Se à
crise económica se juntar um desinvestimento no diálogo intercultural estão reunidos "os
ingredientes" para ver crescer a extrema-direita e o discurso racista em
Portugal, alerta a Alta Comissária para as Migrações.
A três
dias de terminar o mandato à frente do agora Alto Comissariado para as
Migrações (antes ACIDI -- Alto Comissariado para a Imigração e o Diálogo
Intercultural), Rosário Farmhouse admitiu, que é real o risco de Portugal poder
vir a perder o rótulo de país com boas práticas de
integração dos imigrantes.
"Temos
os ingredientes para isso. Se, junto de uma crise económica, (...) não
continuarmos a investir no diálogo intercultural e na gestão
da diversidade de uma forma positiva,os ingredientes
estão lá para que possa acontecer como noutros países da União Europeia",
admite.
Afinal de
contas, sublinhou, os partidos da extrema-direita, com "discursos
xenófobos, racistas, em relação às comunidades estrangeiras e também às
comunidades ciganas, que, não sendo estrangeiras, são as mais excluídas",
têm crescido um pouco por toda a Europa.
Portugal
"continua a ser exemplo". Porém, alerta, "aquele racismo e
discriminação que eram tímidos e subtis (...), com a crise, aparecem mais, as pessoas mais facilmente assumem", trazendo "para
a esfera pública pensamentos que tinham mais em privado".
Por isso,
é preciso contrariar a tendência de só "atacar" os
"problemas" quando eles, efectivamente, surgem, defende a comissária.
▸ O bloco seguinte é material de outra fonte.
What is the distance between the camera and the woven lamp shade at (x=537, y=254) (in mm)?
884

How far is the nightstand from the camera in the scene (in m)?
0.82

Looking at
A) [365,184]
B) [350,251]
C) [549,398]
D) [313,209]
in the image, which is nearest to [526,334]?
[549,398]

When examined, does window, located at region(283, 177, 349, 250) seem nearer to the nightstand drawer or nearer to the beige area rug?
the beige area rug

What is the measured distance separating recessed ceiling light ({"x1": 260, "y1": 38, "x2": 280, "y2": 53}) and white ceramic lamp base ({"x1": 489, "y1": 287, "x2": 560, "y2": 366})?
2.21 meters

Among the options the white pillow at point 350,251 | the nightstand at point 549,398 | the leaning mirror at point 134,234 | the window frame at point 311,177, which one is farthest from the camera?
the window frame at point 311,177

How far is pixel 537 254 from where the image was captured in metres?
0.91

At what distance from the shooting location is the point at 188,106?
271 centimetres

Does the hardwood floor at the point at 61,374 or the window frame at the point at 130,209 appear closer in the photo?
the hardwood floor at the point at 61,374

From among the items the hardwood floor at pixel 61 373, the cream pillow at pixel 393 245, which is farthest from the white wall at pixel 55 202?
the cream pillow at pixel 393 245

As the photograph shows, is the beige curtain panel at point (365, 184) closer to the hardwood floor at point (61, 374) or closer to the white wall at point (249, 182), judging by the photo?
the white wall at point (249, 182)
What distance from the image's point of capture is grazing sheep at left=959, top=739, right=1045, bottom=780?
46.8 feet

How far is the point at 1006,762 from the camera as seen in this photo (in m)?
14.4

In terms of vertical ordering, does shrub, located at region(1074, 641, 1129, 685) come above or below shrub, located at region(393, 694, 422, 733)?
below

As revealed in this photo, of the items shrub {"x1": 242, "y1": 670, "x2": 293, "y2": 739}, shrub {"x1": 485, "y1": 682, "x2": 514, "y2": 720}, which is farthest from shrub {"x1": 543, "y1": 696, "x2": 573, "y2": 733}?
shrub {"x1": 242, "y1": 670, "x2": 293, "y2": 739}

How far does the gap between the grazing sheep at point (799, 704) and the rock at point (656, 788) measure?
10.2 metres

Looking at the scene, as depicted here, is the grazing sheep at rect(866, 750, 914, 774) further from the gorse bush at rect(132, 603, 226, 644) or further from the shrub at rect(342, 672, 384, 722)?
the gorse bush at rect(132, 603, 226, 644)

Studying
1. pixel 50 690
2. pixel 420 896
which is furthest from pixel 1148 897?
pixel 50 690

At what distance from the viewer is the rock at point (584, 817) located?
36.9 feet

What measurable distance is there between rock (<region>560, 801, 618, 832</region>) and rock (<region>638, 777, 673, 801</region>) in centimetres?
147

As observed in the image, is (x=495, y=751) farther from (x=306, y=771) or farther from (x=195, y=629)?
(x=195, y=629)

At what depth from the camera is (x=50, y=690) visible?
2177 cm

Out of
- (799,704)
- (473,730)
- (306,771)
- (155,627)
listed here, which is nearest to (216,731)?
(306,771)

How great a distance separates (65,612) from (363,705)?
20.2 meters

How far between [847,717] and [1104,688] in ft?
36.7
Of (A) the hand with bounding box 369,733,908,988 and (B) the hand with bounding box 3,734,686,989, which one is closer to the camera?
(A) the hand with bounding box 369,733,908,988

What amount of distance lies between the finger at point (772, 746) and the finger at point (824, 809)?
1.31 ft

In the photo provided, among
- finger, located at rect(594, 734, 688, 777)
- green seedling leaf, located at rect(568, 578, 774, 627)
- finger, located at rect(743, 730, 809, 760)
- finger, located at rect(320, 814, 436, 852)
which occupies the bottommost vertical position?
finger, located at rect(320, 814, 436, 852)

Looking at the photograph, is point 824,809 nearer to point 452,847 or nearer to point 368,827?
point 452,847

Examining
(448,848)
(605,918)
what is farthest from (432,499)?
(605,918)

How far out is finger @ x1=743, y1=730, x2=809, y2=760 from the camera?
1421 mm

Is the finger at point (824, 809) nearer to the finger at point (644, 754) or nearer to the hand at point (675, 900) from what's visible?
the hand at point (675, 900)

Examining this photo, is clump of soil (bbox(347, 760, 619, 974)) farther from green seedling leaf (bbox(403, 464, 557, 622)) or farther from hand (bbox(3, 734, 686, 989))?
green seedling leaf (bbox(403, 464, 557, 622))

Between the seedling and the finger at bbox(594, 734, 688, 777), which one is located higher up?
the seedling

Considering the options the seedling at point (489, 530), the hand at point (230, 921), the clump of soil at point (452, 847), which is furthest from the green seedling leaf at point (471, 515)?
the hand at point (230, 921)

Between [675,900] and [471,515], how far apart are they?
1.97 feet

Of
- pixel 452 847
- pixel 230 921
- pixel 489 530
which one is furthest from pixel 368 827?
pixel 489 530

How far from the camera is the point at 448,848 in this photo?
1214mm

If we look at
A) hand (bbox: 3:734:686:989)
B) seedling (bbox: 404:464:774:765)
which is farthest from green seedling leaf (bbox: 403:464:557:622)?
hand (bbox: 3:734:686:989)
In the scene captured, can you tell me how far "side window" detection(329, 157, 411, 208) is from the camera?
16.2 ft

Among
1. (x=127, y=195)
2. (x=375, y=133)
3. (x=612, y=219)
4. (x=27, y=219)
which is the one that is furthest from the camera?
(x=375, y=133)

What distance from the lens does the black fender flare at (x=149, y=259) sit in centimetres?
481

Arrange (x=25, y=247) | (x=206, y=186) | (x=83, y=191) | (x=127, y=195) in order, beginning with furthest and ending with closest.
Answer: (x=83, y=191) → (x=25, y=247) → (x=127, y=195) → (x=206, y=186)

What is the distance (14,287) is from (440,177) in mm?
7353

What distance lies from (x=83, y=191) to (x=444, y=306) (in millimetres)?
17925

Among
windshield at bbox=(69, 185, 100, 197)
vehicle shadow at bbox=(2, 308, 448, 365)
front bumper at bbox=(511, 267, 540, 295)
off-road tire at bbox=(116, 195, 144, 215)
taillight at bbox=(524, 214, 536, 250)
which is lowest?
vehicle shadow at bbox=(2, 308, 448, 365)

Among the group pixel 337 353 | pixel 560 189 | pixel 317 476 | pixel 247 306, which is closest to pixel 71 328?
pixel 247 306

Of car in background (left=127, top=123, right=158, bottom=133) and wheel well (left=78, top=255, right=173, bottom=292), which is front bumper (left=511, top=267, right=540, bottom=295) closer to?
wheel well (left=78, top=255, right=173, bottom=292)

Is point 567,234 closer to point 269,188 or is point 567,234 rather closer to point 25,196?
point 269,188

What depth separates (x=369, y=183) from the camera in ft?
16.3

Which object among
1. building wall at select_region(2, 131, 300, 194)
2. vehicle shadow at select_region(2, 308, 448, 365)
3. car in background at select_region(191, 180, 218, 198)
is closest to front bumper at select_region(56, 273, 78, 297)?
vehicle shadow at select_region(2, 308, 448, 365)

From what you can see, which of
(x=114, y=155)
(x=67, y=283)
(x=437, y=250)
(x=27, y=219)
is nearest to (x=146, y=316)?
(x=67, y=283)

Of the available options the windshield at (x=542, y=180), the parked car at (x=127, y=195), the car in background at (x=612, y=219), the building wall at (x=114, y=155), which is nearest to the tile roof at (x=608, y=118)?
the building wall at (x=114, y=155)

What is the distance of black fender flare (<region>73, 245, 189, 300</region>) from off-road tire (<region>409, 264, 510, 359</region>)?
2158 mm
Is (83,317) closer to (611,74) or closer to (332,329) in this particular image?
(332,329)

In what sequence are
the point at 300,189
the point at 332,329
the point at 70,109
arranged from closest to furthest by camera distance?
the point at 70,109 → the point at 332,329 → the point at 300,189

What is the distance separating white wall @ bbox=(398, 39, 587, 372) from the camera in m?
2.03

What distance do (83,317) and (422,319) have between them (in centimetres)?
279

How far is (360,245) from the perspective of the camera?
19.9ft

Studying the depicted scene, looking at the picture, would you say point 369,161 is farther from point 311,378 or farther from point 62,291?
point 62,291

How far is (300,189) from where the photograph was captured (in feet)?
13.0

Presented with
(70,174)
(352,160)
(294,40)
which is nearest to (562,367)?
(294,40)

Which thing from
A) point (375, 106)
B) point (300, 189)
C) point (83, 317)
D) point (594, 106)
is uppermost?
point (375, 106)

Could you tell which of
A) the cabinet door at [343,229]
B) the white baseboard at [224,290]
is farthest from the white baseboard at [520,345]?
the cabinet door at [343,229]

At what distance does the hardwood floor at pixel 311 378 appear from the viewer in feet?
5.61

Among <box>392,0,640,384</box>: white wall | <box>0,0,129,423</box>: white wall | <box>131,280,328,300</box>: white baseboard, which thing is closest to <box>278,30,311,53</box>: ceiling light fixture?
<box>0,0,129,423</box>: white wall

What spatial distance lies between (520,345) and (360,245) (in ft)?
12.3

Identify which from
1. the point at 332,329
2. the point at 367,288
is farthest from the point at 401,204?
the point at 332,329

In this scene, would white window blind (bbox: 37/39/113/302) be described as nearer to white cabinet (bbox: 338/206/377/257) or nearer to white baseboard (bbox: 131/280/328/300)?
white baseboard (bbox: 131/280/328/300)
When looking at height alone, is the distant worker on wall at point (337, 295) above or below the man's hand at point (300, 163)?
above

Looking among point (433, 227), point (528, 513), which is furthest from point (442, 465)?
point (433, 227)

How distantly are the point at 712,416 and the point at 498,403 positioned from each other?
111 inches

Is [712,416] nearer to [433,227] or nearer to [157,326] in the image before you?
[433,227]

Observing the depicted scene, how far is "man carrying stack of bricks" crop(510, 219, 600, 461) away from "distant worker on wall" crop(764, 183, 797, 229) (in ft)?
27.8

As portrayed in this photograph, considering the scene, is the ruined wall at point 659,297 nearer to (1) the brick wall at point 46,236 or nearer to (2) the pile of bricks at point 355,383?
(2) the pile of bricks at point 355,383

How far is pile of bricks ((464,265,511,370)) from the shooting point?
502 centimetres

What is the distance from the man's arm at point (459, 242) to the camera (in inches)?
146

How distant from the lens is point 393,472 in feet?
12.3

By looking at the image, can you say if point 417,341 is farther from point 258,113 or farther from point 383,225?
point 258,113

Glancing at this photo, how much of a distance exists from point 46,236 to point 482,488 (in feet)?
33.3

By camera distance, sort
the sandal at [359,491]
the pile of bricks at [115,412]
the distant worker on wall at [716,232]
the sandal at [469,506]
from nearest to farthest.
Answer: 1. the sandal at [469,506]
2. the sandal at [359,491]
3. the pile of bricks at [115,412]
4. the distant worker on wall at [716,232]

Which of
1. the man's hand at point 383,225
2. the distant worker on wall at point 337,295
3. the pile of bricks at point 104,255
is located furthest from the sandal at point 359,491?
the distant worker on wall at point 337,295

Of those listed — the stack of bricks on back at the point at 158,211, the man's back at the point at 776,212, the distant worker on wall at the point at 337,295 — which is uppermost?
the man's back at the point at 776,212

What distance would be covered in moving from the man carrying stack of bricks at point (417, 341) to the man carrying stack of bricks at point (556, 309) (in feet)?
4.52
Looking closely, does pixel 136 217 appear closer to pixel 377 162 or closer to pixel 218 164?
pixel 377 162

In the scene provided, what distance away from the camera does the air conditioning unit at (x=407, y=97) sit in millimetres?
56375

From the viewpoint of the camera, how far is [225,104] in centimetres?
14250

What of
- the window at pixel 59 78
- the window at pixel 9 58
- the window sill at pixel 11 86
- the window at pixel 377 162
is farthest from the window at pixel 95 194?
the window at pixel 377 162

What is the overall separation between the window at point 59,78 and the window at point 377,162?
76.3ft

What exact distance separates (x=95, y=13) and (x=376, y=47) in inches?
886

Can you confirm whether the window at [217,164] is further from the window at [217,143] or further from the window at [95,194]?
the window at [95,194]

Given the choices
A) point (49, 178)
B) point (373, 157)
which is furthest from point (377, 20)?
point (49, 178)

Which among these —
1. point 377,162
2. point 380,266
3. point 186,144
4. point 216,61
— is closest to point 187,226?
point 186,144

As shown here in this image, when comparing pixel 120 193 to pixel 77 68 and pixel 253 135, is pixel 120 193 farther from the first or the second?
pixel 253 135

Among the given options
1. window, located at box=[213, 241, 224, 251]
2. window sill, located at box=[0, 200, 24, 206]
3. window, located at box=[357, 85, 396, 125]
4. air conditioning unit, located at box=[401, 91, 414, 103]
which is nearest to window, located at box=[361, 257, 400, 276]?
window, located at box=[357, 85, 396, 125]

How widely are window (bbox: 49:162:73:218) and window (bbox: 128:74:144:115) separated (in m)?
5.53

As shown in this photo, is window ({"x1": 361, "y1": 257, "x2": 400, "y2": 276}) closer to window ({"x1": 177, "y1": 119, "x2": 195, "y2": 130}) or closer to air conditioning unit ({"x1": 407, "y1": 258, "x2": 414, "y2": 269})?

"Não podemos desinvestir nalgumas áreas", vinca, sustentando que a
quase invisibilidade da extrema-direita em Portugal é "fruto" do
"investimento que se fez nos últimos 20 anos".
Em
Portugal, refere, "o investimento existe", mas "os recursos são
menores, o orçamento também é reduzido" e há "alguns
focos políticos diferentes".
Não se
trata apenas de investimento, a "situação geográfica e económica" de
Portugal é também favorável a uma "pressão migratória menor", reconhece.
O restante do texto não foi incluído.